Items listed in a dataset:
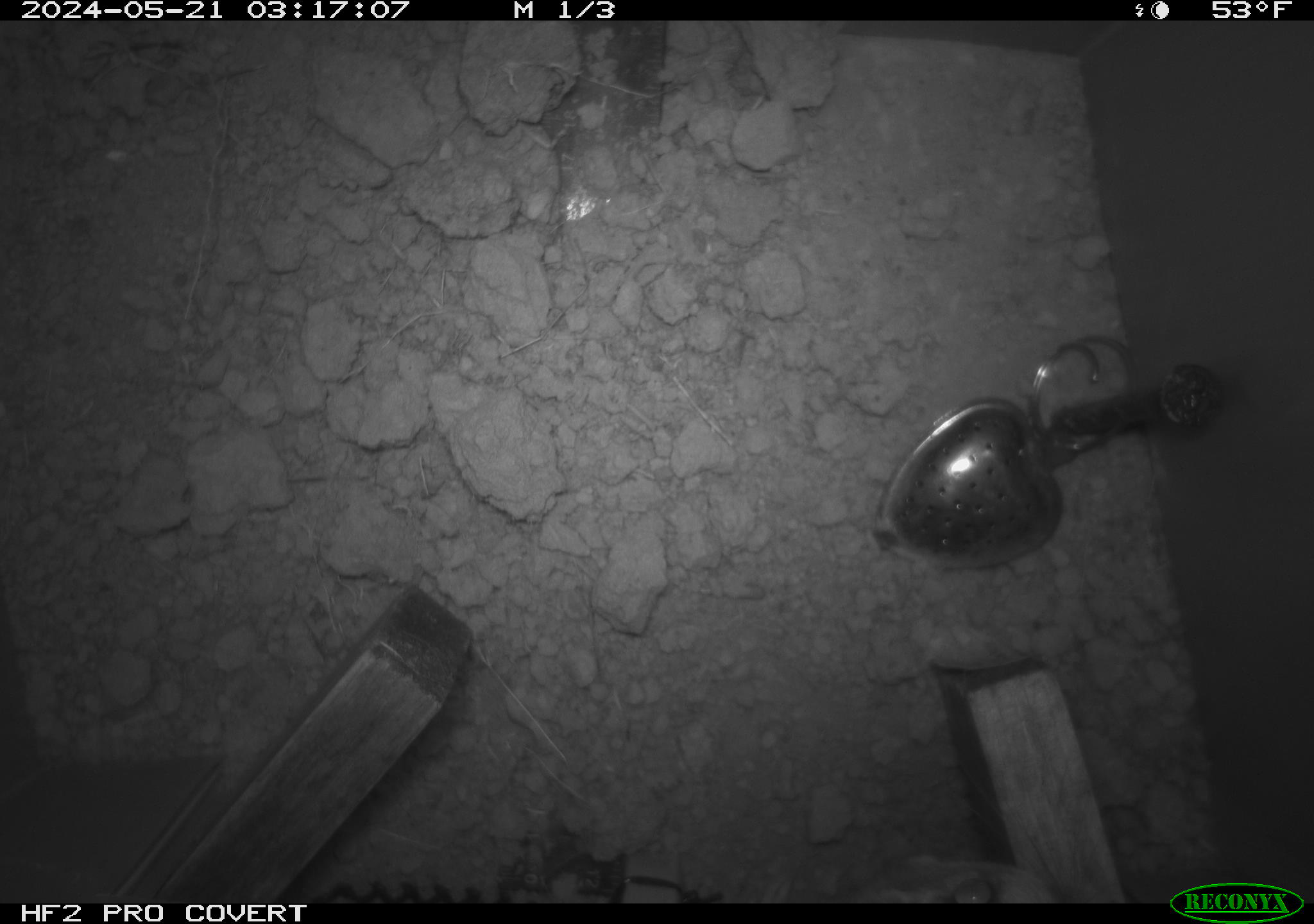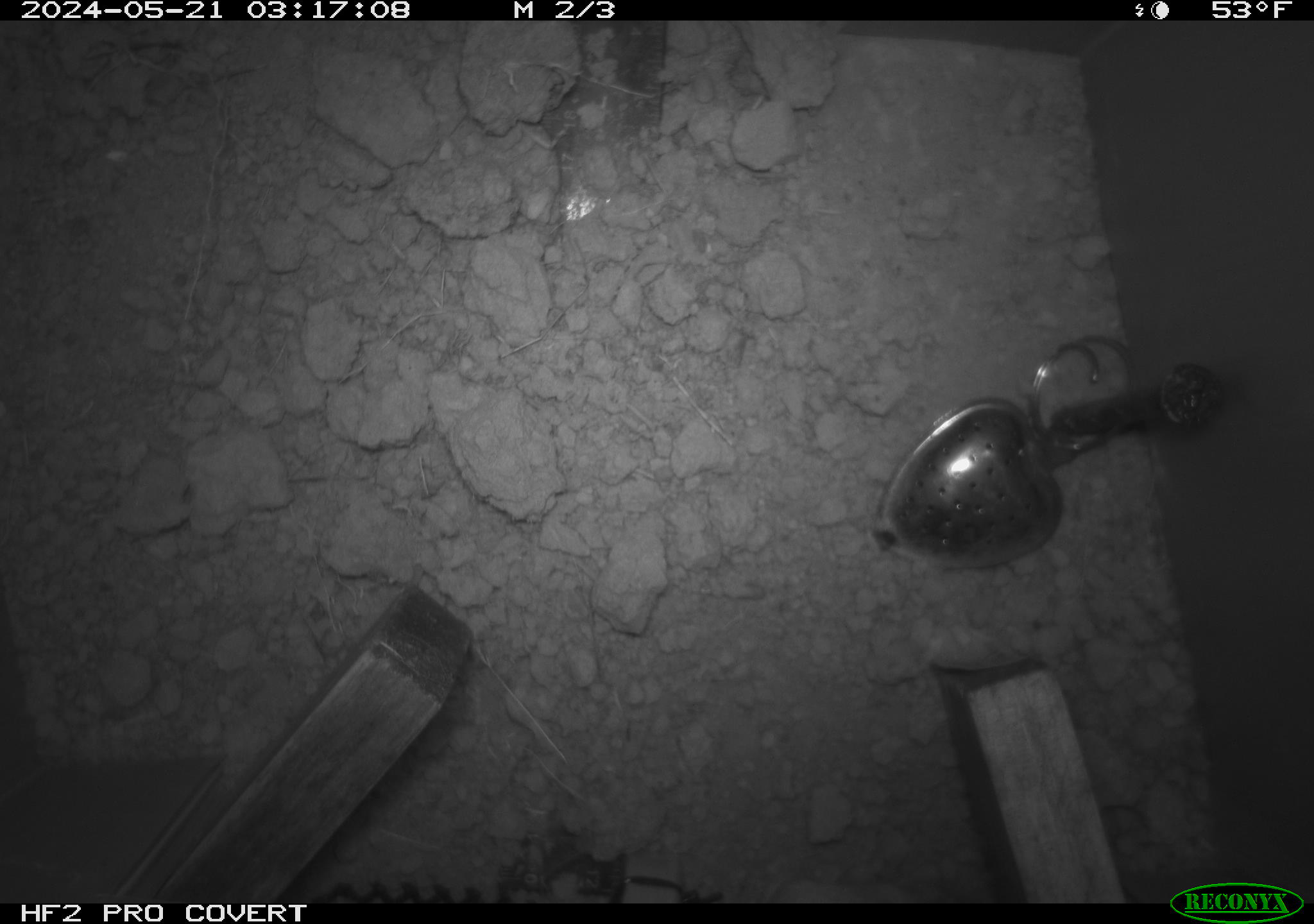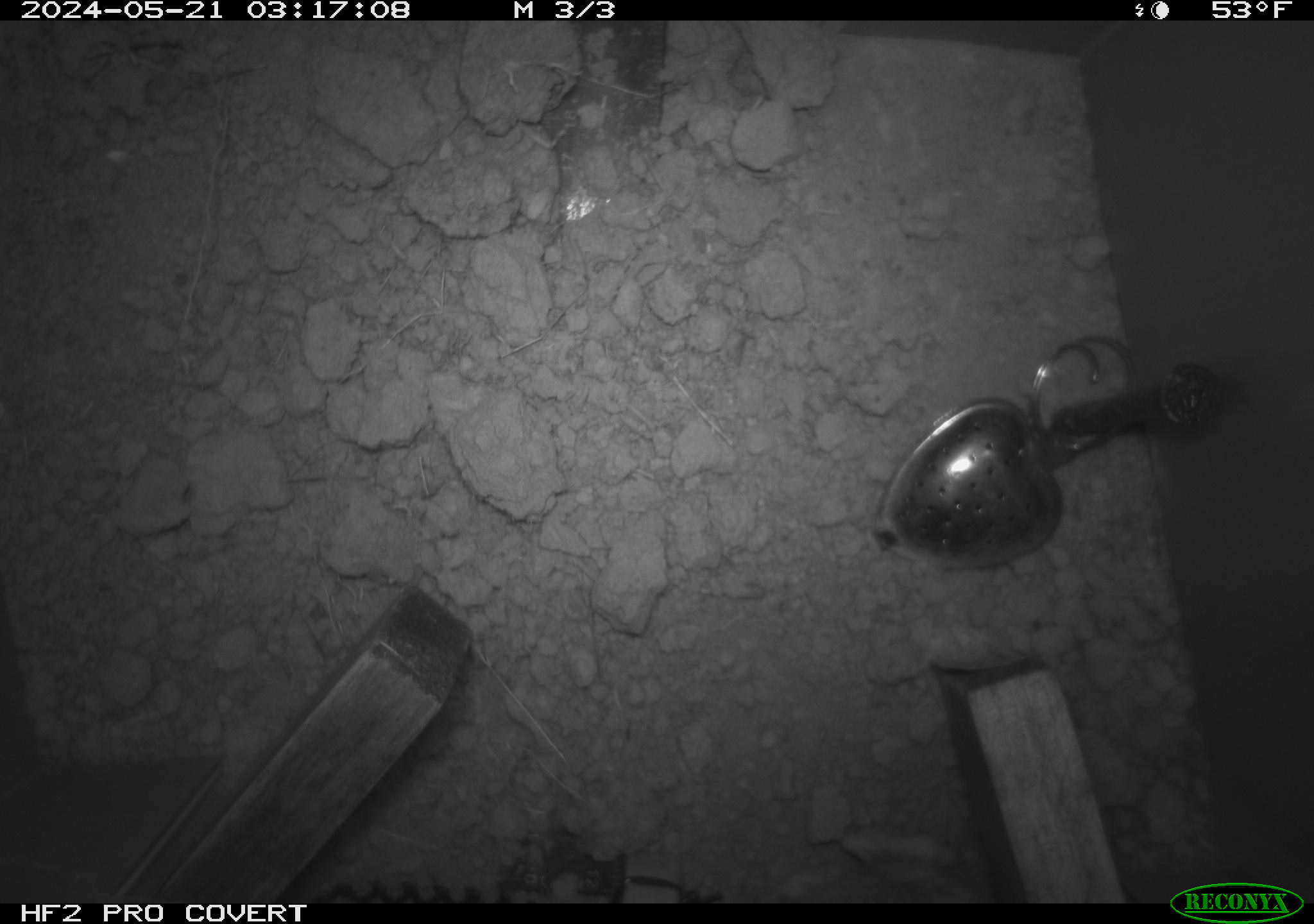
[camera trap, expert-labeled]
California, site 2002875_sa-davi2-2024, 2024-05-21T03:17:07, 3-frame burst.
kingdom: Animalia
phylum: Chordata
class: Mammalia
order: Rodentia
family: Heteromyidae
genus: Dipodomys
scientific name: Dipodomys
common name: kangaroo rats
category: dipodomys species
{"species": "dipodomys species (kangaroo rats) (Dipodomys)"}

==

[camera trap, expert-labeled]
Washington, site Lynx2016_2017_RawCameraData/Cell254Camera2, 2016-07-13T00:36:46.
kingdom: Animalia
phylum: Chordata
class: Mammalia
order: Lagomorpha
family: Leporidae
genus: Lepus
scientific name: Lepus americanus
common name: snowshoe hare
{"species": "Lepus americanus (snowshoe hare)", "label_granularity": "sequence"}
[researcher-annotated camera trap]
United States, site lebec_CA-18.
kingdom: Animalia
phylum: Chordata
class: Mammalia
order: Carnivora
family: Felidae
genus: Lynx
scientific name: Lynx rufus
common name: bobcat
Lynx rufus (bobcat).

• [TASK DETAILS]
Exactly one number is the expected answer: the count of lines in the entries where the word "americanus" is found.

• [EXERCISE RESPONSE]
2